Altısı şair, biri öykücü bir grup Yedi Meşale adını verdikleri bir kitap yayınlamaları ile kendilerinden söz ettiren bir ekol oluşturmuşlardır.
Cumhuriyet devri Türk edebiyatında 1941’de oluşan Garip şiir hareketinin çok ayrı bir yeri vardır.
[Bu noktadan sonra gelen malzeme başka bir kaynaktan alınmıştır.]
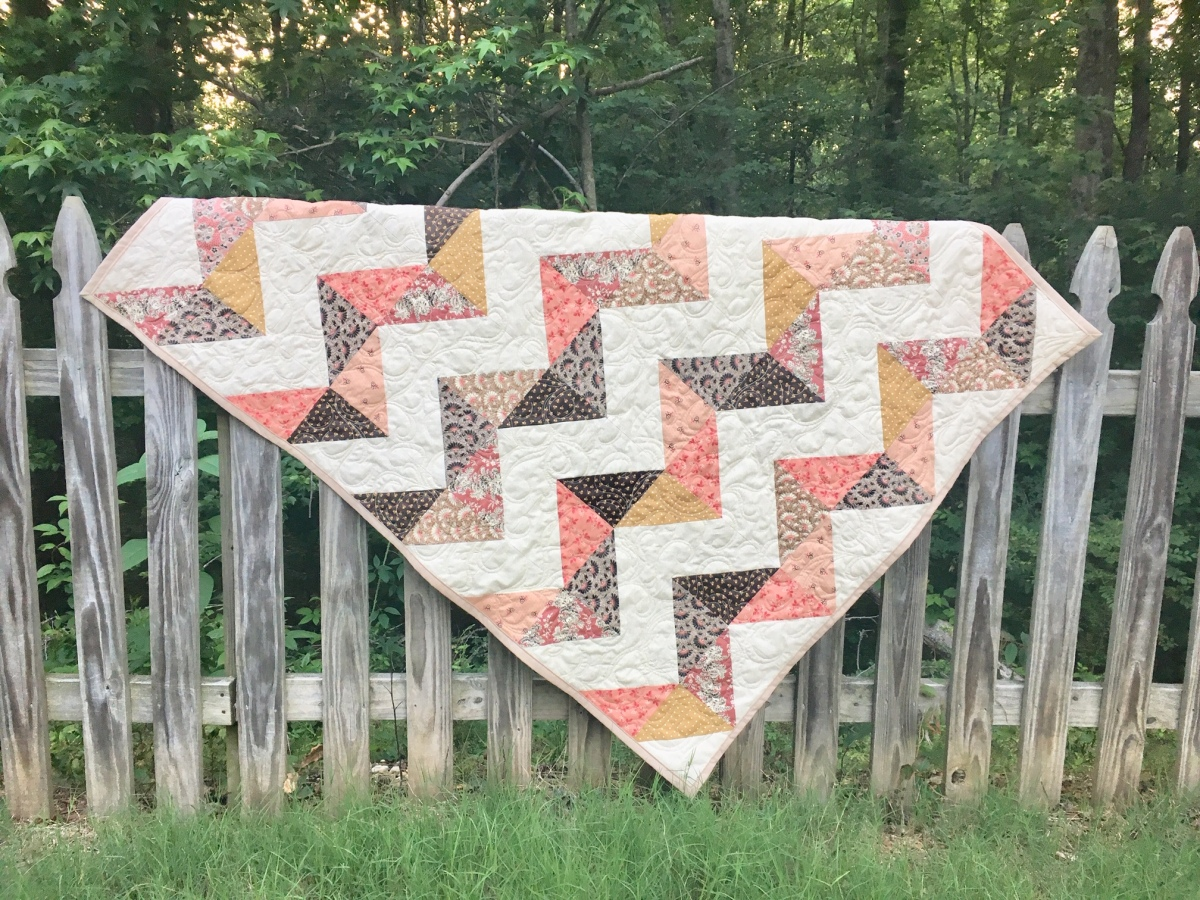 Online Market Quilt Showcase 1 – the Shabby Chic duo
Çünkü Tanzimat’la birlikte Batılı bir anlayışla gelişen Türk şiiri Orhan Veli, Oktay Rifat ve Melih Cevdet adlı üç gencin oluşturduğu Garipçilerle yeni bir boyut kazanmıştır.
“Davranın halaya durun koçaklar,
İşte baş, işte davul, işte meydan!”
biçiminde halk şiirini model alan Ahmet Kutsi Tecer gibi şairlerin yaygınlık kazandığı bir şiir ortamında memleket sorunlarını dile getiren şiirleriyle kuralları allak bullak edip yığınları peşinden sürükleyip toplumcu, gerçekçi anlayışın önderliğini yapan Nazım Hikmet:
“Dörtnala gelip Uzak Asya'dan
Akdeniz'e bir kısrak başı gibi uzanan
Bu memleket, bizim.”
gibi şiirleriyle Türk edebiyatına damgasını vurmuştur.
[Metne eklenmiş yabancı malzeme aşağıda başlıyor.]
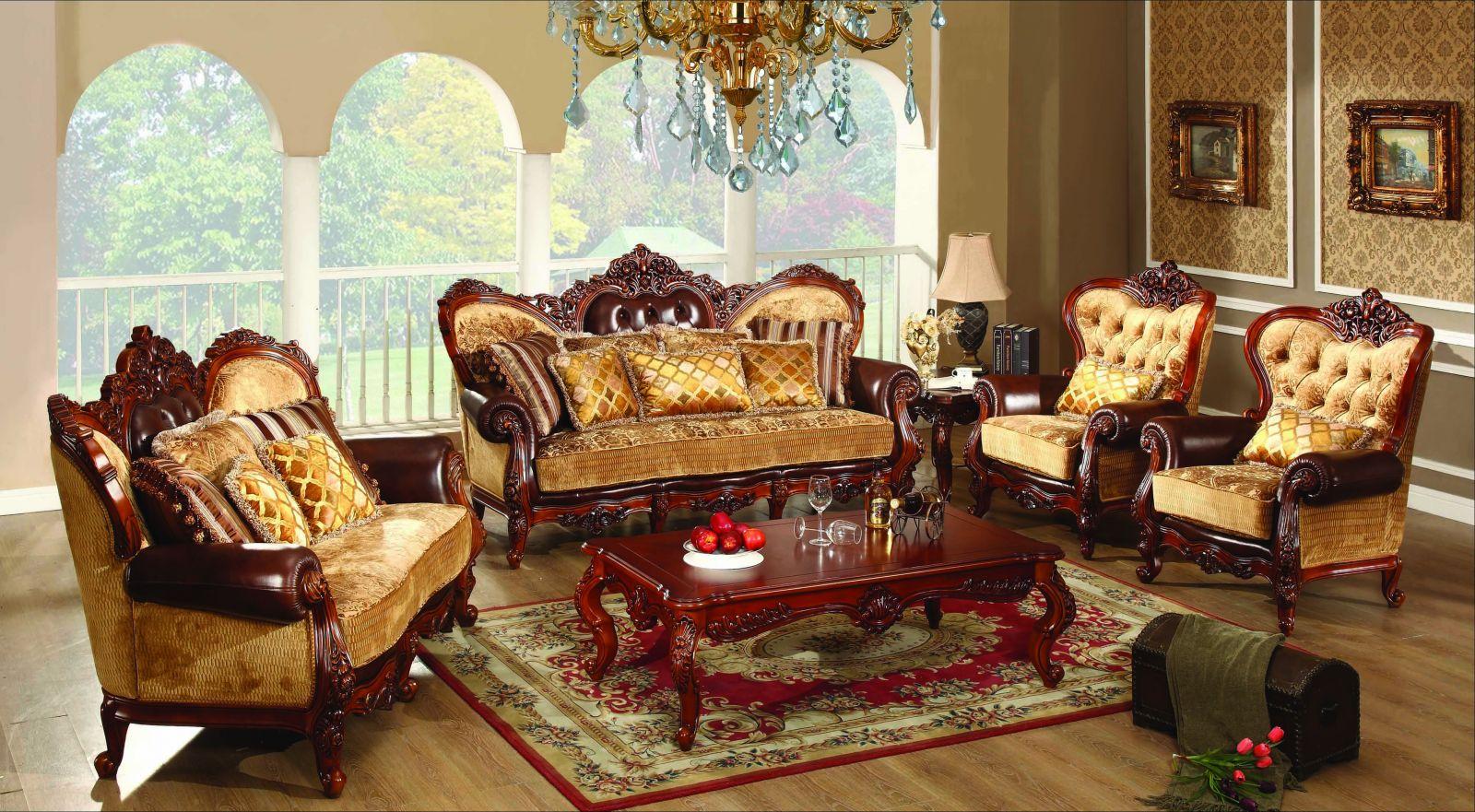 мягкая мебель в классическом интерьере гостиной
Bu dönemde Nazım Hikmet’in açtığı yolda ilerleyen, bu akımın ilk temsilcileri arasında Anadolu gerçeğini şiirleştiren Rıfat Ilgaz’la birlikte Hasan İzzettin Dinamo, Cahit Irgat, A. Kadir, Suat Taşer vb. bulunmaktadır. Bu akımın devamcıları olarak sosyal içerikli ve çarpıcı şiirleriyle Ahmed Arif görülür. Daha sonra da Hasan Hüseyin, Gülten Akın Cankoçak, Ataol Behramoğlu ve Can Yücel gelir.
Gelenekçiliği sürdüren Hisar dergisi yazarları Türk şiirlerinde aşkın Mehlika Sultan’dan Vesikalı Yarim’e indirildiğini, Süleyman Efendi’nin nasırının şiire girmesinin basitlik olduğunu vurgulamışlardır.
1944’ten itibaren Yeditepe, Yenilik, Salkım, Şimdilik, gibi dergilerde İkinci Yeni hareketi denilen yeni bir oluşum başlamıştır. Atilla İlhan’ın ağır eleştirisine uğrayan İlhan Berk, Cemal Süreya, Muzaffer Erdost, Edip Cansever ve Turgut Uyar’a “Maskeli Beşler” yakıştırması yapılmıştır.
Edebiyatımızda herhangi bir topluluğa girmeden sanatını ustaca icra eden Bedri Rahmi, Fazıl Hüsnü ve Cahit Külebi ise sadece birkaçıdır.